*List of tasks*.
- A) Duplicate the part of the judgment starting with "Supreme Court of" and going on through "Bench: Mukherjee M.K. (J)".
- B) In the judgment, what sentence did the appellant receive for the conviction under Section 302 I.P.C.?

Passage START

Gurdial Singh vs State Of Punjab on 21 August, 1995

Supreme Court of India
Gurdial Singh vs State Of Punjab on 21 August, 1995
Equivalent citations: 1995 AIR 2468, 1995 SCC Supl. (3) 451
Author: M M.K.
Bench: Mukherjee M.K. (J)
           PETITIONER:
GURDIAL SINGH

	Vs.

RESPONDENT:
STATE OF PUNJAB

DATE OF JUDGMENT21/08/1995

BENCH:
MUKHERJEE M.K. (J)
BENCH:
MUKHERJEE M.K. (J)
NANAVATI G.T. (J)

CITATION:
 1995 AIR 2468		  1995 SCC  Supl.  (3) 451
 JT 1995 (6)   140	  1995 SCALE  (4)837


ACT:



HEADNOTE:



JUDGMENT:

J U D G M E N T
M.K. MUKHERJEE. J
Darshan Singh, Mukhtiar Singh and Gurdial Singh, the
appellant herein, were tried by the Judge, Special Court,
Ferozepore for committing the murder of one Ram pal with
fire-arms in furtherance of their common intention. The
learned Judge acquitted Darshan Singh and Mukhtiar Singh but
convicted the appellant under Section 302 I.P.C. and 25 Arms
Act. and sentenced him to suffer imprisonment for life for
the first conviction and rigorous imprisonment for 1.1/2
years for the other, with a direction that the sentences
would run concurrently. Hence this appeal.

Passage END
Extracted information START

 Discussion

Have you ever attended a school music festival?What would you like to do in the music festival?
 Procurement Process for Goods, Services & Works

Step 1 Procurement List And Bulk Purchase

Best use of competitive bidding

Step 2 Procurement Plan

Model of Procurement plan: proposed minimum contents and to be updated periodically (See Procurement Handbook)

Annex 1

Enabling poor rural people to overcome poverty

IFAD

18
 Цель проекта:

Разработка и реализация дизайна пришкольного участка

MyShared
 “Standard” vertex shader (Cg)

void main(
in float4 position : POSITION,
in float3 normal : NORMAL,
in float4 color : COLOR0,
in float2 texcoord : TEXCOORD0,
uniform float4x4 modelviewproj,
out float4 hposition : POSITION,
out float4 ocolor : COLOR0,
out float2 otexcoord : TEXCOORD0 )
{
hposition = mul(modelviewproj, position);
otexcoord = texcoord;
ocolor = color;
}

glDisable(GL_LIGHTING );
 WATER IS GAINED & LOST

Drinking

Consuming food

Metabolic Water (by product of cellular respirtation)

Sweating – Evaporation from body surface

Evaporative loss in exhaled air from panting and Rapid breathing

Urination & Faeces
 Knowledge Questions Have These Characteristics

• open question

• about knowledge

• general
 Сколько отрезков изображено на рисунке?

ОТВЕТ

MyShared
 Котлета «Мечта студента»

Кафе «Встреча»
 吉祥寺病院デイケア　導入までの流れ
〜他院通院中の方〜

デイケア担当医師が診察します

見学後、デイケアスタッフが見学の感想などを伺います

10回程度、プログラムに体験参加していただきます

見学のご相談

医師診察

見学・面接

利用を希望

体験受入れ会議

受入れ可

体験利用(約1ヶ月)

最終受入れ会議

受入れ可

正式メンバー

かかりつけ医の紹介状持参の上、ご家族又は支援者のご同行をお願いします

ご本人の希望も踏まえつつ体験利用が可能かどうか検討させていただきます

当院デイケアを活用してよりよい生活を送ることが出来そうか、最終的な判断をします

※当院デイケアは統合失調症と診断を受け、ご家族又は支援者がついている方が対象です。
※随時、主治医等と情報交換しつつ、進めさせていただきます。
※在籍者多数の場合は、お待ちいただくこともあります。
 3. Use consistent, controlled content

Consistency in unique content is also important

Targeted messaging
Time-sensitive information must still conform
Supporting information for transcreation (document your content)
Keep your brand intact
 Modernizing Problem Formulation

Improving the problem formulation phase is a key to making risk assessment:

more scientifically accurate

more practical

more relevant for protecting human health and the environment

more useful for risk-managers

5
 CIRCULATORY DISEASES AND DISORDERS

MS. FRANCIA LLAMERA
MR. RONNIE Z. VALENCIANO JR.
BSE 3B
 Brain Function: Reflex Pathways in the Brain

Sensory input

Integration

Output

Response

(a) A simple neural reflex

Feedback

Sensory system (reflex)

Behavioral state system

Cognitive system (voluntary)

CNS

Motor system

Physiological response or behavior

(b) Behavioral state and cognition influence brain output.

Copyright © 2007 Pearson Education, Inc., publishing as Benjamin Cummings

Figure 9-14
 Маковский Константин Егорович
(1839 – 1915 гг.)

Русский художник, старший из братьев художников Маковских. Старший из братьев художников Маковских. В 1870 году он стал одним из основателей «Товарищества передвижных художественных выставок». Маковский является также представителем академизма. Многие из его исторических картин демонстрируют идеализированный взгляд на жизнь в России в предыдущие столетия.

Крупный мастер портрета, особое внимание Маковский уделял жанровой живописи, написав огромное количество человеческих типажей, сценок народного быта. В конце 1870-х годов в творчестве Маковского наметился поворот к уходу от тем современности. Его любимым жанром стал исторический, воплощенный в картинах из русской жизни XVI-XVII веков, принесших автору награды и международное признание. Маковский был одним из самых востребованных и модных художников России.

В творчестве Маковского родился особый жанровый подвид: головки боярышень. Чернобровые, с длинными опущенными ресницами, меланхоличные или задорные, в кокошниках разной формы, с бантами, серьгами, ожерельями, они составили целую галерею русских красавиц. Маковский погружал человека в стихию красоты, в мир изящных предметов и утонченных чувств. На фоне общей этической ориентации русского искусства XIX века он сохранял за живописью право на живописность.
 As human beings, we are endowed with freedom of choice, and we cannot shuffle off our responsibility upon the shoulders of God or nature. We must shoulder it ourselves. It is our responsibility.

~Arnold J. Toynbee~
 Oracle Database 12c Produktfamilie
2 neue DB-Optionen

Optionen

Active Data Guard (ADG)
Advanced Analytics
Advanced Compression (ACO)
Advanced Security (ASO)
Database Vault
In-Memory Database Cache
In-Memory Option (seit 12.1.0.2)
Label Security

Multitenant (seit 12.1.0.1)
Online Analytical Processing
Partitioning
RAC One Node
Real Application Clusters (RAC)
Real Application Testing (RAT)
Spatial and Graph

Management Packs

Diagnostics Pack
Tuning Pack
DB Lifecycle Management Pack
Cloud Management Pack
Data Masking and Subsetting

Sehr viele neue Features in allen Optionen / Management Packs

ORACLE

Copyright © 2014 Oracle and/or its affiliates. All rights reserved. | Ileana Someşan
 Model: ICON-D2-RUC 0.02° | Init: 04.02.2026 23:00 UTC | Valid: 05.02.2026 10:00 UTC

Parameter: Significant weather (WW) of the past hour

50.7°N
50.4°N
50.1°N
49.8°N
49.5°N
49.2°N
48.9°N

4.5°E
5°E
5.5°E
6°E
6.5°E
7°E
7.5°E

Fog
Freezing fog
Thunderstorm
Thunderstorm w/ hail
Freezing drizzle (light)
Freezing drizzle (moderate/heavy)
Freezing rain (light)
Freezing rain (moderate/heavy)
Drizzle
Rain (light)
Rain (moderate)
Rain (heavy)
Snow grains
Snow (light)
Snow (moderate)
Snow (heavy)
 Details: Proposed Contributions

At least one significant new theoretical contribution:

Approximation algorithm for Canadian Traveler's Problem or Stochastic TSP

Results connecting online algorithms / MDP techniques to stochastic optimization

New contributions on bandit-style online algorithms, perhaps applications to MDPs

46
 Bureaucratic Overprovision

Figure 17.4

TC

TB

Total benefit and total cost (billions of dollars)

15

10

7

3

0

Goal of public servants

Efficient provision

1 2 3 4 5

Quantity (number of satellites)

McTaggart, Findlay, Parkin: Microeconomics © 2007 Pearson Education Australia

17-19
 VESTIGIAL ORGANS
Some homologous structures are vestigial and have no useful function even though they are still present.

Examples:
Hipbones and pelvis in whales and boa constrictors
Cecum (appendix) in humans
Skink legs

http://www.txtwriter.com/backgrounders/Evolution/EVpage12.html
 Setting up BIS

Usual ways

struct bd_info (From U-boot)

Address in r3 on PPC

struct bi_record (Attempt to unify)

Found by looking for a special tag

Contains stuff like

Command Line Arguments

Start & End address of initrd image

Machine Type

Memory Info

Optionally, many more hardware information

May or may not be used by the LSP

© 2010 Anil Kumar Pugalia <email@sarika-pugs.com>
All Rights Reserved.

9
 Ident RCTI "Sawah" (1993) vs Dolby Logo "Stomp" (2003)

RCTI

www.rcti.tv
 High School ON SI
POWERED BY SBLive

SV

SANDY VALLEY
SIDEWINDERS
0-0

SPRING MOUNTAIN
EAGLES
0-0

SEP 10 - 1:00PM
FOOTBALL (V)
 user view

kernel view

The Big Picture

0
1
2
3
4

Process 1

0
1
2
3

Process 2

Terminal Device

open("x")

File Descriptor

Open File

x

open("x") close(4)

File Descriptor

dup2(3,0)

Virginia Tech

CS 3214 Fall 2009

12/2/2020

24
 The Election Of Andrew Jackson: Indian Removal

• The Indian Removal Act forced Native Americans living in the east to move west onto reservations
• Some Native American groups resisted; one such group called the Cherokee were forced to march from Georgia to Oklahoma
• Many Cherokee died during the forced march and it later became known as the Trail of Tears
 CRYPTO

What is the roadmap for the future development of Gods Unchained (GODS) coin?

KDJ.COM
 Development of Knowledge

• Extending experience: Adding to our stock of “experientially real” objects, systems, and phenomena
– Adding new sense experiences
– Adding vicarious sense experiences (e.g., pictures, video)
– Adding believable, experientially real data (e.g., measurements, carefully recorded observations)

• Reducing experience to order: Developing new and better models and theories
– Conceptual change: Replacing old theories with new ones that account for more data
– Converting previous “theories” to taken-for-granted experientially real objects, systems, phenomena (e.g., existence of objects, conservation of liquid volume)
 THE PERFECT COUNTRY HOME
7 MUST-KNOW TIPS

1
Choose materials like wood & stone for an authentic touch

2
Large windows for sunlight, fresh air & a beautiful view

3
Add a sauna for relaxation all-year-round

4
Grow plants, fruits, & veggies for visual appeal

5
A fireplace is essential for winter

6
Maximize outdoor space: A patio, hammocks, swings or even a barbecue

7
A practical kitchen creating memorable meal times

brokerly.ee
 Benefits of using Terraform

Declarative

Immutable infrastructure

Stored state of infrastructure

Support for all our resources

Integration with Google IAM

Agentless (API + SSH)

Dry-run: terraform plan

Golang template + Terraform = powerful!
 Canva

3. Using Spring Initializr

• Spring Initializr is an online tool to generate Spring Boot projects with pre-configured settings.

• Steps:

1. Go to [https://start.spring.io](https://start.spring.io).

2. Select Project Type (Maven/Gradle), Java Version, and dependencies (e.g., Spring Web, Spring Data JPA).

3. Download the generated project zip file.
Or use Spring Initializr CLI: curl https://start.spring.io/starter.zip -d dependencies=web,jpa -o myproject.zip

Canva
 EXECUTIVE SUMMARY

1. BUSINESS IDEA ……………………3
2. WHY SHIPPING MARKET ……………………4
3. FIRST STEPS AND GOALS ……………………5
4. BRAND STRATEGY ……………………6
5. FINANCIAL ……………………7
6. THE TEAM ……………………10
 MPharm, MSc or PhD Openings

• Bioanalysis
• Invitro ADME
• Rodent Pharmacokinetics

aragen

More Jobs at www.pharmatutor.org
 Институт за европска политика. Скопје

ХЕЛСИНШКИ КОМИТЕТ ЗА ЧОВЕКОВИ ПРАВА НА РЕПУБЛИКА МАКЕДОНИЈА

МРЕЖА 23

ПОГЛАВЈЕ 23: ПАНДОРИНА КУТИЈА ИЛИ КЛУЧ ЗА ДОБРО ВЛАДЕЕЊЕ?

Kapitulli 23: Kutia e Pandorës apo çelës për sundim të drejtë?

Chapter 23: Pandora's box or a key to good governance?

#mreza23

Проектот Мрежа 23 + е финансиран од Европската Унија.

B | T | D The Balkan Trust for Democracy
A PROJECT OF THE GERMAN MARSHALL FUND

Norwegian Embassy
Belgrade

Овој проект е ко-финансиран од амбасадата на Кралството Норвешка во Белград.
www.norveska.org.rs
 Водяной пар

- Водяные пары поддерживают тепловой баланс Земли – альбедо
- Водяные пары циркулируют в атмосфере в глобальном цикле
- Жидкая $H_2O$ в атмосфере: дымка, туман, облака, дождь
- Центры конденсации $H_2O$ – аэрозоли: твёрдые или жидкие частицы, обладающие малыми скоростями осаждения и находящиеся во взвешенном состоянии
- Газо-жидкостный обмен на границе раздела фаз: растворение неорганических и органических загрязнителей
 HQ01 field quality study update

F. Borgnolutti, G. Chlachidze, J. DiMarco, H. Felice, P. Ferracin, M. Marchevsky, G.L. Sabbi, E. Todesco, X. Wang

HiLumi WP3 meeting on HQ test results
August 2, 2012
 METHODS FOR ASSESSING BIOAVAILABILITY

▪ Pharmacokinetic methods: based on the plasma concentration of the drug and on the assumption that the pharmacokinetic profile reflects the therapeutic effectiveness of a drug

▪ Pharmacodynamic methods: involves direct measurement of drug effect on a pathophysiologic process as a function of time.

Extracted information END

*Answers to the exercise*.
- A)
Supreme Court of India
Gurdial Singh vs State Of Punjab on 21 August, 1995
Equivalent citations: 1995 AIR 2468, 1995 SCC Supl. (3) 451
Author: M M.K.
Bench: Mukherjee M.K. (J)

- B) Imprisonment for life.